──────── LISTED RECORDS ────────

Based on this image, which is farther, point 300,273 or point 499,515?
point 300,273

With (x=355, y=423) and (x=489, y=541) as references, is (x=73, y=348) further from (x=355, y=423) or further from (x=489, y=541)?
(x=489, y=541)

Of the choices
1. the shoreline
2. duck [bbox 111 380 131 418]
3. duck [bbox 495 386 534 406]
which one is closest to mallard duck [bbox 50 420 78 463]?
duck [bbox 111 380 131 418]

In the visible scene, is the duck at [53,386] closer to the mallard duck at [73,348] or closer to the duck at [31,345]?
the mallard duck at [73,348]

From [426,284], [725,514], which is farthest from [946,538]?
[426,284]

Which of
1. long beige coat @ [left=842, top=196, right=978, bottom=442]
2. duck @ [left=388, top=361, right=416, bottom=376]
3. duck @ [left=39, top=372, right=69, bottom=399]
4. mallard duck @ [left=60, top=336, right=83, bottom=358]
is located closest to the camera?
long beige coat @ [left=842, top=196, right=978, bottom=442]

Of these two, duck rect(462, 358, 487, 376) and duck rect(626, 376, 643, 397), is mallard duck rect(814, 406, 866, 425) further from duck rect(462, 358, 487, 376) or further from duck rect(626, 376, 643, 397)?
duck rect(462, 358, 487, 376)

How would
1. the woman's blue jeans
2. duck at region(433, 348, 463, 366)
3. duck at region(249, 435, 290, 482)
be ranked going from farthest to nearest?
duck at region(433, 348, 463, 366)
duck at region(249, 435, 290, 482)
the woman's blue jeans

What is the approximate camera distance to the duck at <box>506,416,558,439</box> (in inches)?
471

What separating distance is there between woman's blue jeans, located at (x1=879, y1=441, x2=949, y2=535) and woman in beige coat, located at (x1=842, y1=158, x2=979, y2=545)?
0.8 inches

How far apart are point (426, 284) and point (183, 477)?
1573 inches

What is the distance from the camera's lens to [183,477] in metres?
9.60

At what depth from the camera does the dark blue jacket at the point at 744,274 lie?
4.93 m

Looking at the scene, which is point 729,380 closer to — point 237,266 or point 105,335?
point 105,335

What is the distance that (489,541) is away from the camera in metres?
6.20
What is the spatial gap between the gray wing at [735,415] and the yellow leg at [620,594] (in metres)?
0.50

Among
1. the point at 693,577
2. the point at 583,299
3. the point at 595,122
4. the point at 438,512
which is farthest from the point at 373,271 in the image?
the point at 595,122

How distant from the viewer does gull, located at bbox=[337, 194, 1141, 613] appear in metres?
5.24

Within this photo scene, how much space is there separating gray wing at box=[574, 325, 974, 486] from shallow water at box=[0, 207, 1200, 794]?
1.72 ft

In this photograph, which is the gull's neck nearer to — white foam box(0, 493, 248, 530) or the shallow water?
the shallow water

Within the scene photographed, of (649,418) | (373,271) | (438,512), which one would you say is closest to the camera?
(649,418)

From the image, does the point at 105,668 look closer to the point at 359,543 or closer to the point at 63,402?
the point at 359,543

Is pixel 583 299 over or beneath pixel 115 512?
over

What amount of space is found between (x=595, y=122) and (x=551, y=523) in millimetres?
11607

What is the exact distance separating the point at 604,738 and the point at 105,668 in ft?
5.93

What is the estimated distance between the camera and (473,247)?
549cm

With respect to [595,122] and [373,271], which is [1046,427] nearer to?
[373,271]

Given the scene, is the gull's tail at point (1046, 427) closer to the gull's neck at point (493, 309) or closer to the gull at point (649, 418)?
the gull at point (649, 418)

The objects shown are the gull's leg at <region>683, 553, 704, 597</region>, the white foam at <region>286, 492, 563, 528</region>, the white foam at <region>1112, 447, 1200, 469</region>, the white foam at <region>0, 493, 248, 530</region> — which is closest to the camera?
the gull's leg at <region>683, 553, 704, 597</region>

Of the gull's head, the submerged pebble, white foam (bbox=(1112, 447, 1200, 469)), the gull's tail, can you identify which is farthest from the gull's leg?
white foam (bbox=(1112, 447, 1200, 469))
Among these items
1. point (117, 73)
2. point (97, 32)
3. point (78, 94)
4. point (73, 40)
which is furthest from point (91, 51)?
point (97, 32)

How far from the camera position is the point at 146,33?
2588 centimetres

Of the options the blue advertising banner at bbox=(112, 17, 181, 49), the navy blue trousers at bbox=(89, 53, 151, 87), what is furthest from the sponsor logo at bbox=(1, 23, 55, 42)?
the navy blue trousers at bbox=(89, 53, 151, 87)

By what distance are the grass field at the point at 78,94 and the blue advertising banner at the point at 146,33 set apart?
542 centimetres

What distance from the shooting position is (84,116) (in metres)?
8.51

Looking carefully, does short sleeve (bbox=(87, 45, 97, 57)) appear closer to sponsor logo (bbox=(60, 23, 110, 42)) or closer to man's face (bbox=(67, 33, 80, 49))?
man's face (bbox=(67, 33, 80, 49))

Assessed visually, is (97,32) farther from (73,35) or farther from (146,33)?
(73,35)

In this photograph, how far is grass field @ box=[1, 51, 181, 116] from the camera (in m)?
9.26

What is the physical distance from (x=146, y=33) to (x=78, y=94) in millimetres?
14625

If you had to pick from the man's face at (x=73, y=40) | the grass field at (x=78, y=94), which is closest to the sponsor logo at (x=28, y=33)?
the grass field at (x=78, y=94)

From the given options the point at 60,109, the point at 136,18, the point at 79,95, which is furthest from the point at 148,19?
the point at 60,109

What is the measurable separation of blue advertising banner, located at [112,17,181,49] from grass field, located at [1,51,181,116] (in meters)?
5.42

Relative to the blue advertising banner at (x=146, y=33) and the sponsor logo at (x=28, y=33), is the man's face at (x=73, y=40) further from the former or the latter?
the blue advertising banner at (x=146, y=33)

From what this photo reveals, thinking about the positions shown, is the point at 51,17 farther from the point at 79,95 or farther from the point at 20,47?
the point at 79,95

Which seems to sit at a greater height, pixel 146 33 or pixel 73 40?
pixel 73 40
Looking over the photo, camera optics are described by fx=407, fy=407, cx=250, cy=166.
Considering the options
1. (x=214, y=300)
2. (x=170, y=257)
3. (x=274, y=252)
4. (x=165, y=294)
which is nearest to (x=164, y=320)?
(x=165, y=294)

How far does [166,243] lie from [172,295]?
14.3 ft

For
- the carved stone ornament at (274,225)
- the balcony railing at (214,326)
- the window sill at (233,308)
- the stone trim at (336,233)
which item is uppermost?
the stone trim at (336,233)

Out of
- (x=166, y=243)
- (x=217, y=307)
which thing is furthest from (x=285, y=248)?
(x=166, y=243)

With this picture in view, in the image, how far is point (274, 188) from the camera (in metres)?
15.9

────────

## GIVEN EXERCISE
Pull out every line in the entries above that contains the string "coat", treating uppercase and lowercase letters as different.

## SOLUTION
1. long beige coat @ [left=842, top=196, right=978, bottom=442]
long beige coat @ [left=842, top=196, right=978, bottom=442]
What separating distance is there between woman's blue jeans, located at (x1=879, y1=441, x2=949, y2=535) and woman in beige coat, located at (x1=842, y1=158, x2=979, y2=545)?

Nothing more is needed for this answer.